Avons-nous lâché le vivant pour les algorithmes
?
Source : La fabrique de nos servitudes : comment en
sortir ? (Vidéo 46mn)
Animateur
« Vous citez l'empereur de chine dans le conte d'Andersen écrit en 1837, qui préféra l'oiseau automate au vrai rossignol. Le premier permettant de savoir ce qui va suivre alors que le second, le vrai, on ne peut jamais prévoir. Vous écrivez alors, nous avons lâché la proie du vivant pour l'ombre des algorithmes. Mais j'allais vous demander sans vous taquiner, on ne nous a pas vraiment laissé le choix. »
Roland Gori
« Oui c'est vrai mais d'une certaine façon nous avons consenti à cette aliénation. Nous avons consenti dans la mesure où la modernité… nous apportant une certaine discordance des temps, le moderne disait Baudelaire, le fugitif, le transitoire, le contingent. Il y a là quelque chose d'absolument affolant. C'est à la fois tout à fait merveilleux puisque l'avenir est en quelque sorte ouvert, comme la démocratie il est à inventer, à construire, mais en même temps c'est affolant, il y a une angoisse, une incertitude, et cette instabilité est bien évidemment beaucoup plus importante aujourd'hui qu'elle ne l'était du temps de Baudelaire ou de Disraeli. Donc cette angoisse face à un monde incertain, un monde instable, nous amène à nous attacher, voir à nous aliéner à une culture, un paradigme essentiellement technique, essentiellement objectif. Or, c'est le point très important, je ne suis pas technophobe, je ne récuse pas les chiffres, je ne récuse pas les statistiques. Le problème n'est pas là, il est qu'il nous faudrait aujourd'hui être capable à la fois d'utiliser les prouesses technologiques, et notamment les prouesses que nous permettent les algorithmes, les nouvelles technologies, et en même temps ne pas lâcher l'essentiel de notre rapport au monde, c'est-à-dire au vivant. Vous vous souvenez de cette phrase du philosophe et poète Édouard Glissant « rien n'est Vrai, tout est vivant ». Nous sommes rattachés au monde et si nous lâchons notre lien, notre cordon ombilical avec le vivant, avec la nature, la nature dans laquelle nous sommes inclus, nous ne sommes pas face à la nature nous faisons partie de la nature, à ce moment-là nous risquons de tomber dans différentes formes de rationalismes morbides. Il y a un rationalisme économique morbide, un rationalisme objectivant morbide, il y a un rationalisme de la neuro pédagogie morbide pour donner des ordres et transformer les élèves et bien évidemment les citoyens en profils biostatistiques ou en logiciel que l'on commande à distance, c'est-à-dire on va jouer aux marionnettistes avec les fils numériques, on va tenir les citoyens et en particulier les élèves pour les agiter et les mouvoir comme on le souhaite. »
L'habitus…
Source : La fabrique de nos servitudes. (vidéo 1h19)

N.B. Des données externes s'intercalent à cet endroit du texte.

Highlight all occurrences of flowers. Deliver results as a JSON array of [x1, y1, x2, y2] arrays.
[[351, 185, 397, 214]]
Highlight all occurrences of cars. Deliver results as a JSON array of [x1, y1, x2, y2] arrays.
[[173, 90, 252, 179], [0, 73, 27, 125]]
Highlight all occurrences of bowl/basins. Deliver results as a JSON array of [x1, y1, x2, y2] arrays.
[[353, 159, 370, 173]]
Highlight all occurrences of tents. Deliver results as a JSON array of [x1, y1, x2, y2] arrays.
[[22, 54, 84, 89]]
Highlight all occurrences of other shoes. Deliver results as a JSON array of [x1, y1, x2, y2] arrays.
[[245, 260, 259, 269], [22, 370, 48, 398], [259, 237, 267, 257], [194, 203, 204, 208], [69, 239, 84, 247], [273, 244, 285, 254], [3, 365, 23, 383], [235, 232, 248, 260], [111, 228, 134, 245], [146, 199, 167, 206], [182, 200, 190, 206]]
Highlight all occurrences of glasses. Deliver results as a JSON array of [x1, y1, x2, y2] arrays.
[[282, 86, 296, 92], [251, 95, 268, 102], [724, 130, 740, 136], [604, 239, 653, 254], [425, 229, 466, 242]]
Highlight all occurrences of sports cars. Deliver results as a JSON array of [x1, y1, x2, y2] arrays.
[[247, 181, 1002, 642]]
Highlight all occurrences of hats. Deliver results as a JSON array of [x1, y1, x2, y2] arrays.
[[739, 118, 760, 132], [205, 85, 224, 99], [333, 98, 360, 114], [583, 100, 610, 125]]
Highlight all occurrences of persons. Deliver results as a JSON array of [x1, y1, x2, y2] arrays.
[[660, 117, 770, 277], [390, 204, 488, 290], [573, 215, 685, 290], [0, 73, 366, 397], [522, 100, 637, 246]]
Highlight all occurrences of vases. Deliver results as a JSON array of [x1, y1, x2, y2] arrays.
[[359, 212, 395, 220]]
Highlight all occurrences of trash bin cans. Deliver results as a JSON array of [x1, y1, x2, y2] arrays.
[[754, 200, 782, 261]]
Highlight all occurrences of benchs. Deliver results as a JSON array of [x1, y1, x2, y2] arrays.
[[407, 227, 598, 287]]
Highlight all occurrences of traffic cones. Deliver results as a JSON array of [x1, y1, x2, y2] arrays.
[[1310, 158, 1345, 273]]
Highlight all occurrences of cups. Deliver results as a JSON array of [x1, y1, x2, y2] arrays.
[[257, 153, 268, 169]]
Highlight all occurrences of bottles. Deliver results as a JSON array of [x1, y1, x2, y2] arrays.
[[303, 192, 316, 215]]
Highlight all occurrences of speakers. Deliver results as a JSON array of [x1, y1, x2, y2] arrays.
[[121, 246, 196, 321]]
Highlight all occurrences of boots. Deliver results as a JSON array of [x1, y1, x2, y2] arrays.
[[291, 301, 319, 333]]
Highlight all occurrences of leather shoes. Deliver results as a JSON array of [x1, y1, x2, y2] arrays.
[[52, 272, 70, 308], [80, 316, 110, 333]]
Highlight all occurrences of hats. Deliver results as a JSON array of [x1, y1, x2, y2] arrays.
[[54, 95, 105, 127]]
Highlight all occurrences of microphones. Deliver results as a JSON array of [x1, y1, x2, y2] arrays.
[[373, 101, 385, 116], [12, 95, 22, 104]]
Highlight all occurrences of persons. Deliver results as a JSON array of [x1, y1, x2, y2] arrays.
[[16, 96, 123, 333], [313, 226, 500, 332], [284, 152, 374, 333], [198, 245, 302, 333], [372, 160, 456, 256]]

« Quand nous agissons sur nos scènes professionnelles aujourd'hui, nous acquérons ces « habitus ». C'est un point extrêmement important puisque l'habitus n'est pas seulement en quelque sorte une structure sociale, l'habitus c'est aussi une structure mentale. C'est-à-dire que la manière dont nous travaillons, nous l'incorporons, nous l'intériorisons, et ça devient des structures cognitives, des structures symboliques, pour pouvoir penser le monde, penser l'autre, et nous penser nous-mêmes. »
Nécessité d'un Progrès dans la sagesse.
Source : La religion du marché a fait de nous des êtres serviles et conformes. (Vidéo Élucid : 1h29)
3mn15
« j'ai un peu l'habitude de dire d'ailleurs que la crise écologique n'existe pas, elle n'est que la part émergée d'une crise anthropologique beaucoup plus profonde qui est l'exploitation du vivant comme stock à exploiter au maximum pour produire du profit. Donc effectivement, comment voulez-vous que l'humain traite la nature, l'environnement, mieux qu'il ne se traite lui-même ou qu'il traite ses semblables ? Donc je crois que c'est cela que nous avons, et nous avons si vous voulez une crise majeure produite en partie, mais pas seulement, par une mondialisation qui aboutit à ce que le philosophe Achille Mbembe appelle le risque du « devenir nègre du monde » . C'est-à-dire que la situation que pouvait avoir et c'est un peu le thème vous le savez de mon dernier essaie, la situation que pouvait avoir les esclaves qui étaient arrachés à leurs liens, bien sûr la terre, la région, mais la tribu, la famille, les amis, les dieux, la langue, étaient ensuite transformés en instrument, c'est-à-dire au service justement d'une pure utilité dans la plantation. Comparaison n'est pas raison mais je pense que nous vivons quelque chose de cet ordre-là à savoir que nous avons essentiellement considéré aujourd'hui l'humain comme un instrument dont il faut se servir ou dont il faut lui apprendre à se servir, c'est à dire à lui-même s'exploiter et s'utiliser comme instrument pour pouvoir survivre. On a opéré une mondialisation sur un plan purement marchand, économique, financier, mais sans se doter je dirais d'une civilisation de protection sanitaire, de protection sociale, d'échange culturel. Échange culturel qui ne soit pas transformé simplement en spectacle ou en marchandise. Donc je crois que c'est cette crise là que nous vivons. Nous avons si vous voulez un décrochage entre l'évolution spectaculaire des savoirs scientifiques, des techniques, des échanges commerçants mais sans pour autant que ces progrès techniques, scientifiques et industrielles soient accompagnés d'un progrès dans la sagesse, d'un progrès dans la dignité de l'homme, d'un progrès dans tout ce qui fait finalement l'humanité de l'homme. »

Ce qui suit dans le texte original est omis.